Lo scivolone day one dell'ultimo capitolo fa riflettere: verso quale futuro si sta dirigendo il franchise?

SPECIALE di Giordana Moroni   —   28/01/2017

È opinione diffusa che la serie di Call of Duty nell'anno appena passato si sia un po' persa per strada: Infinite Warfare non è riuscito al lancio a replicare il successo dei suoi predecessori, ma Activision non molla e continua a sfoggiare la sua miglior faccia da poker, giustificando le vendite non entusiasmanti con un "è un momento, passerà"... e finendo poi per avere ragione. C'è però la possibilità concreta che questo colossale franchise sia davvero in pericolo? Chi minaccia Call of Duty ma soprattutto, esistono soluzioni prima che la situazione degeneri? Proviamo a rispondere a queste domande nel nostro speciale.

Vendite iniziali non esaltanti per Infinite Warfare: è l'inizio della fine?

Quantificare i danni

Prima di tutto va quantificato il danno subito da Call of Duty lo scorso 2016: i primi dati di vendita riportavano un calo del 50% rispetto a Black Ops III durante la stessa finestra temporale di lancio. Il titolo poi pare essersi ripreso sotto le feste visto che ha battuto a livello di vendite The Last Guardian e Dead Rising 4, aggredendo poi le classifiche di vendita inglesi e dominandole per otto settimane di fila.

Cosa succede e cosa dovrebbe succedere a Call of Duty?

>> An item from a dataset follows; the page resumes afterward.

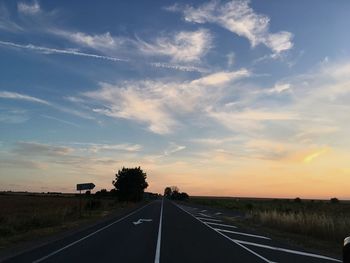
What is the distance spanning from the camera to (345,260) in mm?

Il calo inizialmente però c'è stato e a tal proposito non sono mancate reazioni a riguardo; la prima viene un po' dal cuore dei giocatori, stufi di vedere un altro titolo con uscita annuale del franchise. Insomma, l'ennesimo capitolo di una saga macina soldi che ha venduto l'anima al Dio Denaro molti anni fa... e non c'è nulla di male nell'ammettere che alle prime tragiche avvisaglie alcuni di noi hanno gongolato ridendosela sotto i baffi. L'opinione più diffusa è che questo calo iniziale delle vendite fosse imputabile alla sovrapposizione di non due ma ben tre sparatutto in prima persona nel giro di poche settimane. Assieme a Infinite Warfare anche Battlefield 1 e Titanfall 2 sono usciti nello stesso mese, ma i conti non tornano comunque. Battlefield 1 è stato forse quello che nel trio ha saputo fare meglio al lancio e i giocatori hanno gradito e stanno tutt'ora gradendo il gioco tanto che nella prima settimana di lancio il gioco vantava un numero di giocatori attivi raddoppiata rispetto quanto fatto da Battlefield 4, ma i margini di guadagno seppur ottimi (la serie sta guadagnando al netto un 8% in più di anno dopo anno) non sono così fuori scala da giustificare una "migrazione" dei vecchi giocatori di Call of Duty verso la concorrenza. Simile discorso lo si può fare per Titanfall2, altro shooter in serie difficoltà durante le prime settimane di lancio e non a caso l'analista Michael Pachter ha definito le uscite di questi giochi come stupide e che hanno messo a rischio le vendite di tutti e tre i titoli. Ma c'è un altro competitor che Activision non ha tenuto in considerazione: Call of Duty stesso.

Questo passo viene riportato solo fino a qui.